Em Os Excêntricos Tenenbaums, o diretor Wes Anderson nos mostra um universo inteiramente fabricado e estilizado, habitado por personagens distantes e melancólicos e aparentemente incapazes de abandonar essa tristeza. É um filme irreal e que começa bem estranho, mas se o espectador permanece nele um pouco e se deixa levar pela experiência, algo começa a acontecer: aos poucos, a estranheza passa a se tornar familiar e até cativante aos olhos do publico.

É a história de uma família. Era uma vez os Tenenbaums, cujos filhos tinham potencial para serem gênios, mas essas promessas não se realizaram. Chas (Ben Stiller) é um gênio das finanças, mas ficou obcecado com a segurança dos filhos depois que sua esposa morreu. Margot (Gwyneth Paltrow) é uma dramaturga, autora de peças que recebem críticas medianas, mas está sofrendo de bloqueio criativo. Ela ainda nutre um caso, apesar de ter um relacionamento com um homem mais velho, o neurologista Raleigh (Bill Murray). E Richie (Luke Wilson) era um grande tenista que abandonou a carreira. Ele é apaixonado por Margot, que na verdade é sua irmã adotiva.
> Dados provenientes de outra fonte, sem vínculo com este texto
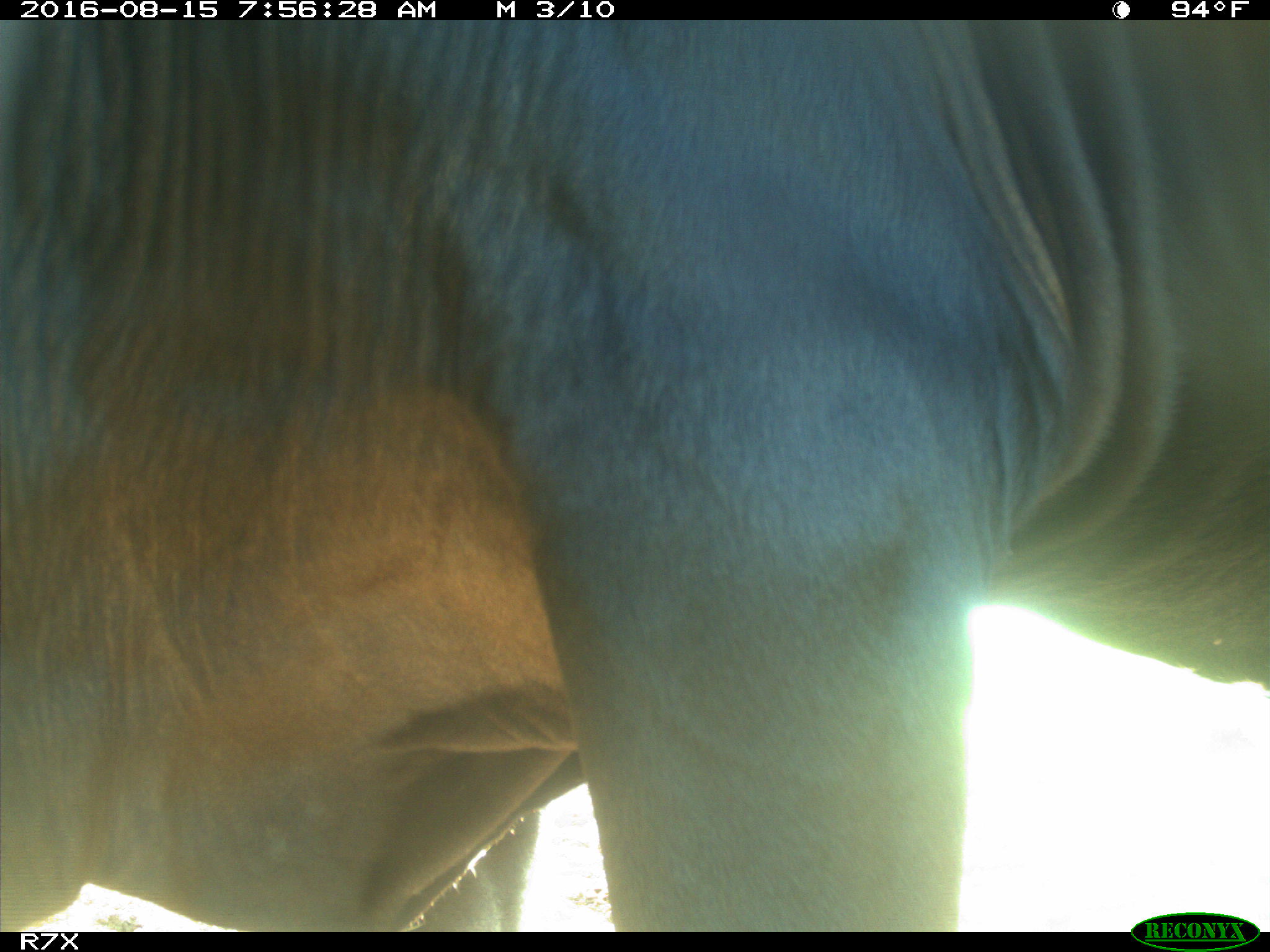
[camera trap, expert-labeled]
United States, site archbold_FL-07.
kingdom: Animalia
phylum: Chordata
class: Mammalia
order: Artiodactyla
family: Bovidae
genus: Bos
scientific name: Bos taurus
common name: domestic cow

Antes disso, porém, vemos na sequência inicial do filme – ao som de uma versão instrumental de “Hey Jude” dos Beatles, e com narração de Alec Baldwin – um pouco da infância desses três personagens e a forma como seu pai contribuiu para o desarranjo das suas vidas. Royal Tenenbaum (Gene Hackman) é a fonte de todos os problemas das vidas dos seus filhos. Era um sujeito insensível e autocentrado que ignorava Margot e disparou uma balinha na mão de Chas com um rifle!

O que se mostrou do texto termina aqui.